Labour's Tracy Brabin, MP for Batley and Spen, who was elected to the seat after Ms Cox was killed by a man with far-right sympathies during the 2016 EU referendum campaign, also called for the PM to moderate his language.
Mr Raab did not apologise on behalf of the PM today but called for a "zero-tolerance" approach to any abuse or threats against MPs.
Ms Abbott also highlighted billboards put up in Walthamstow, east London, targeting Labour MP Stella Creasy for her support of decriminalising abortion in Northern Ireland.
Ms Abbott later said: "Whether it's women members in this House, women claiming benefits, women's reproductive rights in Northern Ireland, and the failure to support women workers at Thomas Cook, isn't this a Government letting women down?"
Mr Raab, in his reply, said: "On this side of the House we're proud to be on our second female prime minister."

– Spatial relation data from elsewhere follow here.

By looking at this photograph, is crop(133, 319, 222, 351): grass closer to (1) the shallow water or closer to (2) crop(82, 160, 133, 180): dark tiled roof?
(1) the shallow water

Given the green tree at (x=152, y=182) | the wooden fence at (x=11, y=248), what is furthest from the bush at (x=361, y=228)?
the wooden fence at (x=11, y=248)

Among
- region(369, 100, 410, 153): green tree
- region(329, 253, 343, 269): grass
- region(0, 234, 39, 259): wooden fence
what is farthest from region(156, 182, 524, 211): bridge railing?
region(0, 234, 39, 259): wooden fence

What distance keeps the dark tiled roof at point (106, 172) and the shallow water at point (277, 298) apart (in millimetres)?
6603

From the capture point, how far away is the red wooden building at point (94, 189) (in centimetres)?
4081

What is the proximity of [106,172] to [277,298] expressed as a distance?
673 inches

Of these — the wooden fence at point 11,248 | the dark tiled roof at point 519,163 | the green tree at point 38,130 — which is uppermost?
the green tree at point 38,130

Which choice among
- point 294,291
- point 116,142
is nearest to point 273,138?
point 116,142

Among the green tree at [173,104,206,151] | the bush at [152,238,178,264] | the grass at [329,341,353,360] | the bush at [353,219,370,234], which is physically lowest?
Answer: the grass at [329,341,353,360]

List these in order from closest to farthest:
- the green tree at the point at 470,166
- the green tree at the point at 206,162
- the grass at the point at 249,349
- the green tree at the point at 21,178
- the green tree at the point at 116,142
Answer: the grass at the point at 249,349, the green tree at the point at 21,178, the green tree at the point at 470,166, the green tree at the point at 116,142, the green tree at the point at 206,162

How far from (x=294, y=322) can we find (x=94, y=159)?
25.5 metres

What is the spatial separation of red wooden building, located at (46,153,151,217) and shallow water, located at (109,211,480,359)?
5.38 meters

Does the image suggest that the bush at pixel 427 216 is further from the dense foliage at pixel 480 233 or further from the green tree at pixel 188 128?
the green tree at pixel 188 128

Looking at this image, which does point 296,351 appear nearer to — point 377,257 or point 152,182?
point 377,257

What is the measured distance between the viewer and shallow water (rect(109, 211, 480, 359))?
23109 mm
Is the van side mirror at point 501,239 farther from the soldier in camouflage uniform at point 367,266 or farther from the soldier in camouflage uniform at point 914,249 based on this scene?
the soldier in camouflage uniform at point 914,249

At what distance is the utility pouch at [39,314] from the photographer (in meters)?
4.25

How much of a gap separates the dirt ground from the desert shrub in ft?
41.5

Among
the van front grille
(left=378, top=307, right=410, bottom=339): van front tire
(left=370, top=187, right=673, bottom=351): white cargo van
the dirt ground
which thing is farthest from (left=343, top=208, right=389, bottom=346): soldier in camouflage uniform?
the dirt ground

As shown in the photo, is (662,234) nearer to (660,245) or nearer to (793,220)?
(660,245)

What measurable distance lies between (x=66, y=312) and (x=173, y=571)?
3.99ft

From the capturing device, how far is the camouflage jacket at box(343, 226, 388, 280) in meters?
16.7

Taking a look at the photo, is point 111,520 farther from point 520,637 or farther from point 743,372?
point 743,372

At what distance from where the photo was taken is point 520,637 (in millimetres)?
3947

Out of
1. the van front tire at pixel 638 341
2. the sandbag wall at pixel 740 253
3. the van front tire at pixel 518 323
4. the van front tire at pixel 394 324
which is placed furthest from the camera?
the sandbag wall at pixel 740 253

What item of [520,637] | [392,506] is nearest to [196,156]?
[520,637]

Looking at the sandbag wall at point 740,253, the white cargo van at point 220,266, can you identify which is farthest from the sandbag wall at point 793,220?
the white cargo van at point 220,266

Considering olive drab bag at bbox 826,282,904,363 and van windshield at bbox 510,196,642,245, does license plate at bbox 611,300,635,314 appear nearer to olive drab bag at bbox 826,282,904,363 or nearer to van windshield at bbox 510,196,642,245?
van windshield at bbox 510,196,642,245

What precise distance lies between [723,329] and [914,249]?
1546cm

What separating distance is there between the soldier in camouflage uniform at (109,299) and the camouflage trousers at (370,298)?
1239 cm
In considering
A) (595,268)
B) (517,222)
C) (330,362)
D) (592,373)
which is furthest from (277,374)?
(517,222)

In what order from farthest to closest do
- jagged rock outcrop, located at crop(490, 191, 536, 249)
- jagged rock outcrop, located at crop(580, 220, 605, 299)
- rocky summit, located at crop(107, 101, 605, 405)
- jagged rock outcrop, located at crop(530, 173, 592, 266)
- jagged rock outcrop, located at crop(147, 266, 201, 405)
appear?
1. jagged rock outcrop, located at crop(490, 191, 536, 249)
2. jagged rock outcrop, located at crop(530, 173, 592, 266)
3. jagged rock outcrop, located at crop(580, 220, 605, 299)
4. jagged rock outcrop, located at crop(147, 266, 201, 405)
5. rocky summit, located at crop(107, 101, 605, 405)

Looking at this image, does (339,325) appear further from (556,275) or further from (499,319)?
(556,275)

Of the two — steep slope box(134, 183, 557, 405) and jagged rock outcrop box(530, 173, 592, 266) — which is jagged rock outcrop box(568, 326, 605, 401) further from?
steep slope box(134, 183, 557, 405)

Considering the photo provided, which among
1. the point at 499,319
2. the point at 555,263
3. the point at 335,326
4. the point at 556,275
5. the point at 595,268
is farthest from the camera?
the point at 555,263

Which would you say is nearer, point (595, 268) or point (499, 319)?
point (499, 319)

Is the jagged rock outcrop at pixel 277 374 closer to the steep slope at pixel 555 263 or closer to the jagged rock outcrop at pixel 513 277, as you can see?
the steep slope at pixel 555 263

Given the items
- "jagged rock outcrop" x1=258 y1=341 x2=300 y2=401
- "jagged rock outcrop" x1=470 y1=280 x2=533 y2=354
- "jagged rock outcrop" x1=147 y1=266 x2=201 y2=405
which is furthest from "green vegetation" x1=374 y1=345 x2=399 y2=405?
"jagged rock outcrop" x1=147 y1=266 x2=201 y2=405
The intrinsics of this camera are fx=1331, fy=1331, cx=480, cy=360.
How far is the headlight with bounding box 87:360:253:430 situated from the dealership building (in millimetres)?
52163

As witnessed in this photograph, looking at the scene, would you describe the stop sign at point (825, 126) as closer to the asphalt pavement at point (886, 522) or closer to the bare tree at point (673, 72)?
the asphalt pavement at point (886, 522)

Former PM Theresa May, sat on the third row of the Tory benches, appeared to give a wry smile when she was mentioned while Labour MPs heckled Mr Raab.
The Foreign Secretary went on to pay tribute to Mrs May for her work on dealing with human trafficking and violence against women.
A shout of "you stabbed her in the back" could be heard from one opposition MP.
In her concluding remarks, Ms Abbott said: "And I can just say gently to him that I was a member of this House when Tory MPs defenestrated the then female prime minister Mrs Thatcher, and I've been a member of this House when Tory MPs worked their will to the immediate female prime minister.
"It seems to me that Tory Members of Parliament may on occasion make women their leaders but they need to learn how to treat them less cruelly."
Ms Abbott’s appearance at the despatch box meant she became the first black person to lead their party at PMQs.